E quando tento demonstrar que esta alegação é falsa, uso essencialmente a informação destes dois gráficos.

emissões china.jpg

 

EsEsemissões USA.jpg

Estes gráficos, e bastante mais informação objectiva (por exemplo, os mesmos gráficos podem ser apresentados por capita, em vez de emissões totais) podem ser vistos aqui, para quem tiver dúvidas sobre eles.

O que é claro, a partir destes gráficos, é que as emissões estão a baixar nos Estados Unidos (o mesmo se passa na Europa).

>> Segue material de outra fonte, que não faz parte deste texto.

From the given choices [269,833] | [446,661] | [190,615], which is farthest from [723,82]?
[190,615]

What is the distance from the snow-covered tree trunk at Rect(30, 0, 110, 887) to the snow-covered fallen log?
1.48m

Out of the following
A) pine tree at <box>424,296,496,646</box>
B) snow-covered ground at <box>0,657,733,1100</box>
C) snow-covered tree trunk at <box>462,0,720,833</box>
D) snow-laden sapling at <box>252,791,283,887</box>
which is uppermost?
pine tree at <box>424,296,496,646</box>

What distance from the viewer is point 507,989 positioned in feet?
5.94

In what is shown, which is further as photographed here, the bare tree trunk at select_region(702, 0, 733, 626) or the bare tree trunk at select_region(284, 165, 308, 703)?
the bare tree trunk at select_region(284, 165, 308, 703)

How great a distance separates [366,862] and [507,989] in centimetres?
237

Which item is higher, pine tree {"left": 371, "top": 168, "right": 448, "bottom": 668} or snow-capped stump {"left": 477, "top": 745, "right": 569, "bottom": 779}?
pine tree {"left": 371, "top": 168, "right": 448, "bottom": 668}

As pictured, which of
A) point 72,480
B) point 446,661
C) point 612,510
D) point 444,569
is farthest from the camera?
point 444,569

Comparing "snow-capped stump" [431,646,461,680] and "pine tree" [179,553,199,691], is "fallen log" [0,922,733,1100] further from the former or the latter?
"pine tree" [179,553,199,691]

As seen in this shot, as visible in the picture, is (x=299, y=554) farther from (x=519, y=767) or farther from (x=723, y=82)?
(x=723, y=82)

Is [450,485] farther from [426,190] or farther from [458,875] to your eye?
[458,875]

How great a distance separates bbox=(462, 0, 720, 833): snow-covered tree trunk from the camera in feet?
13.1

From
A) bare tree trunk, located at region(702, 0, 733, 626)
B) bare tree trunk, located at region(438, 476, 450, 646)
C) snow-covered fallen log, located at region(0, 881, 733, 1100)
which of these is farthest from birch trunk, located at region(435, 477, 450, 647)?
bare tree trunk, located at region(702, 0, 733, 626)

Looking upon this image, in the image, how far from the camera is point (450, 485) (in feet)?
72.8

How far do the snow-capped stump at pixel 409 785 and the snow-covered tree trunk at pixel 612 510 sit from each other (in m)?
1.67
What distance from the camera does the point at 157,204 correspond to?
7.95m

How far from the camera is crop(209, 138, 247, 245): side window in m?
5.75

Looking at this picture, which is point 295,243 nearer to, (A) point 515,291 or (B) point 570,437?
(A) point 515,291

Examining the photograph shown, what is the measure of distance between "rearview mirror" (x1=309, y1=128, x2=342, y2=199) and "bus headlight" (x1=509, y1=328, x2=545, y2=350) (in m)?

Não está nestes gráficos, mas é fácil verificar que esta diminuição de emissões não decorre de se produzir menos (o PIB tem crescido), mas sim de se ser mais eficiente no uso dos recursos.

O argumento habitual dos que acham que os problemas todos do mundo são da responsabilidade dos americanos, é que as emissões diminuem nos Estados Unidos e Europa porque exportámos a produção e a poluição para os países que exploramos.

Ora os gráficos têm duas linhas, uma com a medição das emissões na óptica da produção, e outra na óptica do consumo, sendo evidente que a linha do consumo tem valores um pouco mais altos que a da produção nos Estados Unidos e um pouco mais baixos na China, mas a tendência global não é determinada pela deslocalização da produção, é mesmo pelo aumento brutal do nível de vida em muitos dos países mais pobres, em especial China e Índia.

Greta Thundberg bem pode dizer que a minha geração lhe roubou a infância, que haverá milhões de outras crianças e adolescentes no mundo que, mesmo que o não saibam, beneficiaram muitíssimo do facto da percentagem da população mundial a viver em pobreza extrema ter diminuído de 42% em 1981 para menos de 10% em 2015.

Se não se tivesse feito mais nada, a minha geração, e as que as precederam, mereciam pelo menos o respeito por esta evolução extraordinária.

É verdade que isto foi conseguido à custa de pressões enormes sobre os valores naturais, que estamos perante um gravíssimo problema de perda de biodiversidade e perante um dramático desafio na gestão das alterações climáticas.

E é exactamente por isso, porque a situação é tão complexa e difícil, que não embarco facilmente em discursos de treta que nos desviam dos factos essenciais: é no mundo desenvolvido que estão a ocorrer as maiores transformações no sentido certo, feitas pelas pessoas, pelas empresas e, complementarmente, pelos Estados, como os gráficos acima demonstram claramente.